A similar program that began at the University of Michigan Health System, Ann Arbor, in 2001 has cut the average legal expenses per case in half, according to the UM website. In July 2001, the health system had 260 pre-suit claims and lawsuits pending; it now averages about 100 per year.
Following in the footsteps of more than 35 other states, Wisconsin has become the latest to enact a law protecting apologies by physicians from being used against them in court.
Assembly Bill 120, signed by Wisconsin Gov. Scott Walker (R) in April, shields from legal evidence any statement or gesture by doctors that expresses apology, benevolence, compassion, condolence, fault, remorse, or sympathy to a patient or patient’s family.
"We know that people often feel like their doctors abandon them after things go badly," said Dr. Norman Jensen, professor emeritus of internal medicine at the University of Wisconsin, Madison. "We know one of the reasons is doctors are afraid of getting sued. [The law’s intent] is that doctors will feel [freer] to go and talk to their patients after an adverse action happens. We know that lawsuits are less likely if doctors would only do that."
The Wisconsin law is part of an ongoing trend among jurisdictions to safeguard physicians who apologize to patients after medical mishaps. At least 37 states have some form of apology law. Most recently Pennsylvania enacted an "I’m sorry" statute in October 2013. While the laws all center on protecting doctors who express sympathy to patients, the laws differ in stringency. Some shield statements of regret or condolence, but do not protect admissions of guilt or fault, Dr. Jensen said. Stronger laws, such as Wisconsin’s, protect both apologetic statements and expressions of fault.
"The weak version [of the law] might be worse than none at all," said Dr. Jensen, who testified in support of the law in the state legislature. "It might mislead physicians into thinking they were protected when they really weren’t."

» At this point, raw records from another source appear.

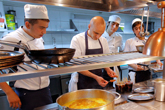 How will restaurateurs cope with the sanctions?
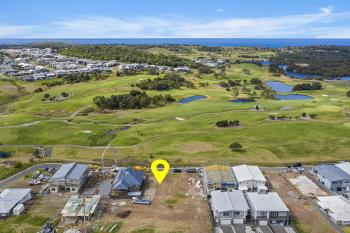 12 Archerfield Dr, Shell Cove, NSW 2529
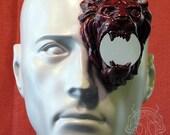 crimson lion latex monocle prosthetic - new color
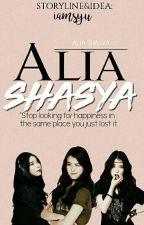 Alia Shasya[SU] by IAmSYU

Apology laws are not without opposition. Plaintiffs’ attorneys across the country have strongly advocated against the protections. The Wisconsin Association for Justice (WAJ) expressed disappointment at its new law, saying the rule prevents patients from proving their medical malpractice claims and gives too much power to the medical community.

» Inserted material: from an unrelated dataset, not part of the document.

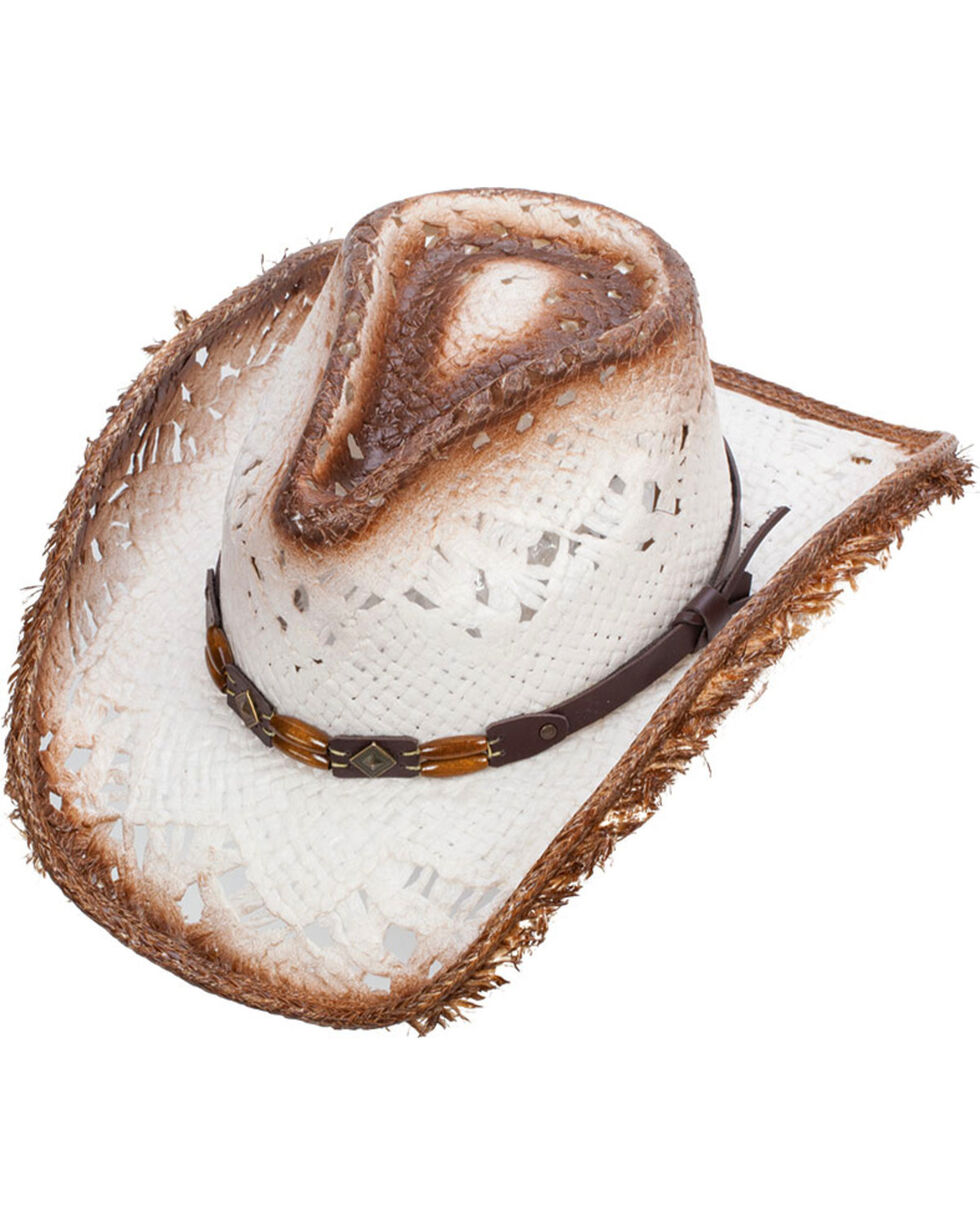 Western Express Women's White Stover Straw Hat , White, hi-res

"A physician indicating regret for something that has gone wrong is one thing, but to admit to catastrophic carelessness and not be held responsible when you told the truth about what you did is another," WAJ President Christopher Stombaugh said in a statement. "The health care worker said it, people heard them say it, but now we have to go to court and pretend it didn’t happen. If the purpose of the trial is to discover the truth, this law does just the opposite. It hides the truth."
The WAJ supported a less expansive version of the law that would have made statements of regret, sympathy, or benevolence by a health care provider inadmissible in court.
While it is unclear if apology laws lessen litigation against physicians, apology-based initiatives at several U.S. hospitals have demonstrated significant lawsuit reductions. So-called communication and resolution programs involve investigating events in which inappropriate care may have occurred, providing an apology to patients, and offering early compensation if necessary.
Pilot efforts in this area by the University of Illinois Hospital and Health Sciences System, Chicago, since 2006 have increased adverse event reports from 1,500 per year to 10,000 while decreasing malpractice premiums by $15 million since 2010.
A similar program that began at the University of Michigan Health System, Ann Arbor, in 2001 has cut the average legal expenses per case in half, according to the UM website. In July 2001, the health system had 260 pre-suit claims and lawsuits pending; it now averages about 100 per year.